Women can come to the center for help and refuge, as in Moore’s case, or they may hear about the program through outreach services.

Smith says that every Friday night between the hours of 10 p.m. and 2 a.m., she and a team of volunteers comb the street near 27th Avenue and Indian School Road spreading the word about their program to the women working the streets, as the program works with women with all backgrounds of sexual exploitation.

It is not uncommon for the volunteer team to go out on a Friday and "plant the seed" in a woman's mind that she can have a better life. Smith says that sometimes on a Saturday morning a woman will come to the front door with her belongings, looking to change her life.

“People in the area are blind to it,” Smith says. “They don’t see the prostitution and sex trafficking that is happening close to home.”

“They don’t want to see it,” Smith says. “But we do, we see it and we want to help.”

Dominique Roe-Sepowitz, Arizona State University's director of the Office of Sex Trafficking Intervention Research, says sexual exploitation is only visible in cities where municipality prioritizes it.

What we do know is that sexual abuse is a ‘primer’ or ‘push’ variable toward prostitution in the majority of girls and women who are sex trafficked.

"Sexual abuse is a serious problem in our nation," Roe-Sepowitz says. "It looks like sex trafficking is only a problem in certain cities in the U.S., but that is because they are the only ones looking."

Roe-Sepowitz says a program such as Where Hope Lives is a great idea for women who have faced sexual exploitation.

"Giving a woman the ability to stop, think and re-evaluate their life in a safe and stable setting is sometimes all that is needed to give her the chance to change," she says. "Mentoring, intensive trauma counseling, support/psycho-ed groups and a strong support network are the next steps."

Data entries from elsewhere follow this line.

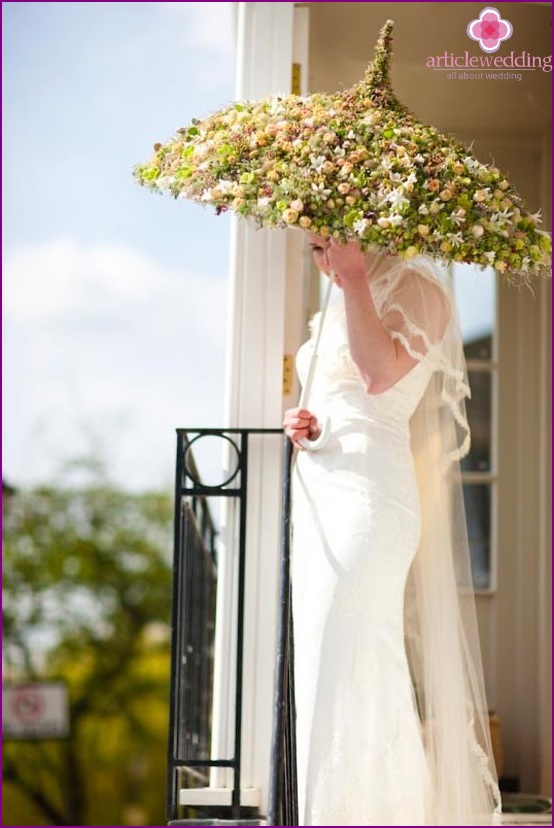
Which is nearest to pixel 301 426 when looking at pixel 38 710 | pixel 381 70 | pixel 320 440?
pixel 320 440

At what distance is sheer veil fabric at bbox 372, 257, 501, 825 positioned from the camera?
9.44ft

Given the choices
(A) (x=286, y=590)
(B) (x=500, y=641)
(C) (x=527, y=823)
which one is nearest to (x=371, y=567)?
(A) (x=286, y=590)

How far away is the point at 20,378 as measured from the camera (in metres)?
18.6


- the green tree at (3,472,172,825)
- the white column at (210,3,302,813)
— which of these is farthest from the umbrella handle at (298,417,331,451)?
the green tree at (3,472,172,825)

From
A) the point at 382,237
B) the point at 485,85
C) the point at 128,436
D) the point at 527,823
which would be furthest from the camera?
the point at 128,436

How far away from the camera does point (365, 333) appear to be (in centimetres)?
276

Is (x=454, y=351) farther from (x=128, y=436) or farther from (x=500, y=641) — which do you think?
(x=128, y=436)

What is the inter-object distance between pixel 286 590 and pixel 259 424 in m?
0.64

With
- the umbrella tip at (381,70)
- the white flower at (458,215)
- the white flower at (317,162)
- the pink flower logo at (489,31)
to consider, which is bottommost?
the white flower at (458,215)

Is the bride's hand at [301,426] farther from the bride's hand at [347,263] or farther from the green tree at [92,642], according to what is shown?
the green tree at [92,642]

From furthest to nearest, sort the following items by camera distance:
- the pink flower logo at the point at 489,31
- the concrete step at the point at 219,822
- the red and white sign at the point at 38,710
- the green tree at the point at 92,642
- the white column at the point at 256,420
Answer: the red and white sign at the point at 38,710
the green tree at the point at 92,642
the pink flower logo at the point at 489,31
the white column at the point at 256,420
the concrete step at the point at 219,822

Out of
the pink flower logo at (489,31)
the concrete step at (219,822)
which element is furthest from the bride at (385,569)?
the pink flower logo at (489,31)

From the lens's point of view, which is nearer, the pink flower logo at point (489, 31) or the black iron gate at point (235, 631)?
the black iron gate at point (235, 631)

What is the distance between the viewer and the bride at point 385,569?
2.75 m
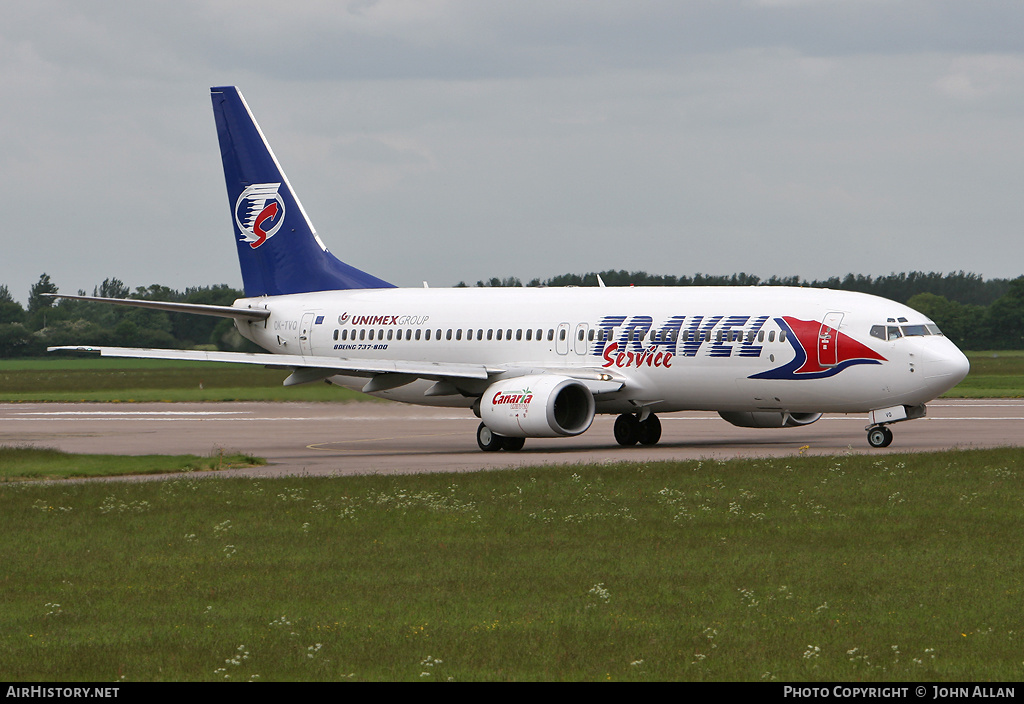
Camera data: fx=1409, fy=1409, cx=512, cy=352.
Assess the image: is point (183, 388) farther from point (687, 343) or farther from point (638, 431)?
point (687, 343)

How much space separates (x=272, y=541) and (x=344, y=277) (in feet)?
85.0

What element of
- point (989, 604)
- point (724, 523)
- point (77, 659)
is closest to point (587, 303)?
point (724, 523)

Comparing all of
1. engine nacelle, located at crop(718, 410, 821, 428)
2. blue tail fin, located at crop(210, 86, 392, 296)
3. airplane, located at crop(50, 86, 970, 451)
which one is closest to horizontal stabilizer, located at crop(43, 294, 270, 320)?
airplane, located at crop(50, 86, 970, 451)

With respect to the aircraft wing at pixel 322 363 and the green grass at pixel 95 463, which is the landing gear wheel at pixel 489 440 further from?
the green grass at pixel 95 463

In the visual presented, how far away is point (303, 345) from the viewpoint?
41719 millimetres

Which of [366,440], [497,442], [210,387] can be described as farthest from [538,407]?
→ [210,387]

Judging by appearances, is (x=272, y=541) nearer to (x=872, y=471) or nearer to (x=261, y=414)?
(x=872, y=471)

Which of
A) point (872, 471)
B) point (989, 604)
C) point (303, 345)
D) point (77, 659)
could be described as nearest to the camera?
point (77, 659)

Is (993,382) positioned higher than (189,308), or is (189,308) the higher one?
(189,308)

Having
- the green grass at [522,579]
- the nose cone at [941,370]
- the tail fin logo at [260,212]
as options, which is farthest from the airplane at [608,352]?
the green grass at [522,579]

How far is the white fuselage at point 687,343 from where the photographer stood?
31828 millimetres

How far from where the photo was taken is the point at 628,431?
120 feet

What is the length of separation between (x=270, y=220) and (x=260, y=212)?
0.45 meters

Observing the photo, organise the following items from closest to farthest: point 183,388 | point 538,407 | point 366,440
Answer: point 538,407 < point 366,440 < point 183,388
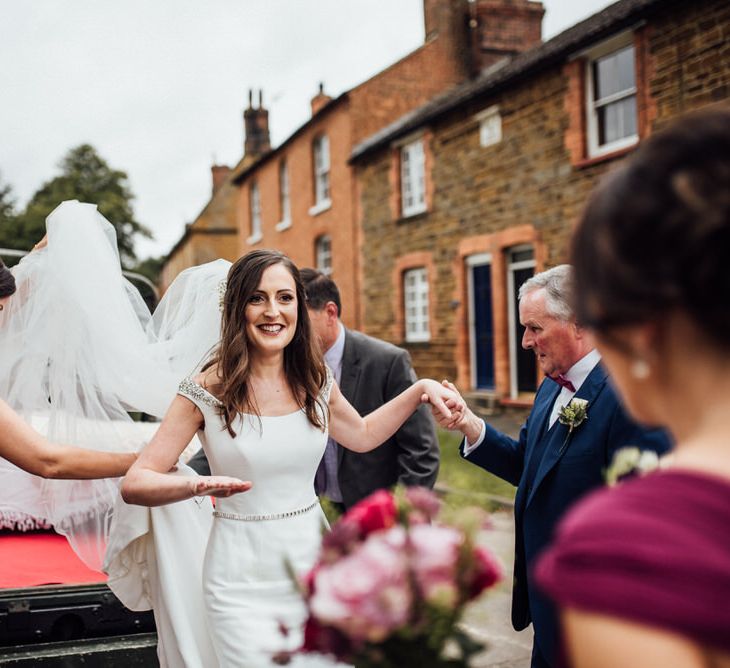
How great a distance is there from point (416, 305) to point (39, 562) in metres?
15.4

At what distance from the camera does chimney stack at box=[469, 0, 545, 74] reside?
21158 mm

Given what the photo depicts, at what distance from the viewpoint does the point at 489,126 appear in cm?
1573

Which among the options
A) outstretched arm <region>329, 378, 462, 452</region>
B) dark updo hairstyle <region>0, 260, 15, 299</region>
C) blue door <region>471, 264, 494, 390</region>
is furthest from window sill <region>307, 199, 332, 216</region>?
outstretched arm <region>329, 378, 462, 452</region>

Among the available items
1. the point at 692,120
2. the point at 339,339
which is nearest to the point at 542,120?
the point at 339,339

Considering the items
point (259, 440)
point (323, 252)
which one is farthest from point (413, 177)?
point (259, 440)

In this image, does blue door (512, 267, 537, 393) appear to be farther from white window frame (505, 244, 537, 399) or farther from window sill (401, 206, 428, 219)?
window sill (401, 206, 428, 219)

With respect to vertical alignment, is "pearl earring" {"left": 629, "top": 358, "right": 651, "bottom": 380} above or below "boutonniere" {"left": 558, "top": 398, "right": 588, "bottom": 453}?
above

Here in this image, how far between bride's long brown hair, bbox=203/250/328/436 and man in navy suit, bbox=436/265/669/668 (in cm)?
70

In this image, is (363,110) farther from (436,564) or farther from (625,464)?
(436,564)

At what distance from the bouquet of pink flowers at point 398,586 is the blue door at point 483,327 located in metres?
15.3

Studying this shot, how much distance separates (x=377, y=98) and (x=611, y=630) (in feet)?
70.2

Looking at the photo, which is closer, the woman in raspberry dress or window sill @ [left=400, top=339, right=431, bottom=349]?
the woman in raspberry dress

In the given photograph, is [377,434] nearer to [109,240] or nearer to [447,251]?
[109,240]

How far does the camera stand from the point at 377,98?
21.2 m
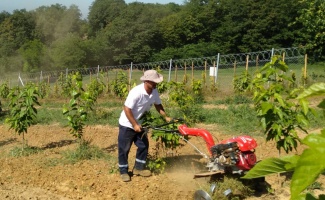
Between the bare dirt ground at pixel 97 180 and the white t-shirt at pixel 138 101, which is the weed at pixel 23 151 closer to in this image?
the bare dirt ground at pixel 97 180

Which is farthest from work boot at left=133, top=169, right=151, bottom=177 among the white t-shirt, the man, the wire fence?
the wire fence

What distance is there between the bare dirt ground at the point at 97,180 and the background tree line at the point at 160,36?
32.6m

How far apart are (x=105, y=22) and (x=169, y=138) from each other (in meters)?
55.7

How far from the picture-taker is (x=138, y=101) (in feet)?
19.1

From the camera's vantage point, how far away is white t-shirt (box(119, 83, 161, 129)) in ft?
18.8

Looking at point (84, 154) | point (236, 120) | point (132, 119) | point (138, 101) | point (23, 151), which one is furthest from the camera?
point (236, 120)

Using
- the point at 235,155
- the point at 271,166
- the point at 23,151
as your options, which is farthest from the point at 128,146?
the point at 271,166

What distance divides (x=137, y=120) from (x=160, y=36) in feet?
143

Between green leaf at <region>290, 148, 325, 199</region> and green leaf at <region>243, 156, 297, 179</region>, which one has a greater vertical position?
green leaf at <region>290, 148, 325, 199</region>

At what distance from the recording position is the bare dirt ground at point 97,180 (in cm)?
558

Roe-Sepowitz also helped to create a program called Project Rose, a diversion program that helps to get women off of the streets which has similar goals as Where Hope Lives. The program is currently on hold because of the Phoenix police's lack of extra manpower.

Moore says she's excited to help women who are going through things similar to what she did and is ready to share her faith to help others.

“Our goal is to plant seeds in the girls’ lives,” Moore says. “We want to show them the word of God and show them the love of God so they can see more clearly.”

The program and the center itself are faith based, Smith says, which is a big part in the girls’ recovery in discovering their self-worth.

The program has four stages, symbolized by rubber bracelets with Bible verses related to a specific point in their journey, Smith says.

The bracelets read “new life,” “perseverance,” “healing” and “conqueror.” Smith says the women get excited when they get to move on to a new bracelet, as it is a symbol of where they are in their recovery.

“It gets hard once you get to that third pillar, you know you are almost there and you think you know everything and don’t need the structure of the program,” Moore says. “But it is a test to see how strong you are, overcoming that third pillar is the hardest in the journey, I think.”

Among the pillar program are other services such as equine therapy, anger management and even a scholarship program through Grand Canyon University where the girls can get their educations, Smith says.

Both women say Where Hope Lives is working to expand and provide as much help and guidance to girls in need of an escape from their histories of sexual violence and exploitation. They are looking to acquire an apartment complex in the area so women have a place to live after leaving the program that allows them to stay for eight months to one year.

Smith says Where Hope Lives is always looking for volunteers and donations to help them in their mission.

“These women are broken and in crisis,” Smith says. “We just want to love them through it.”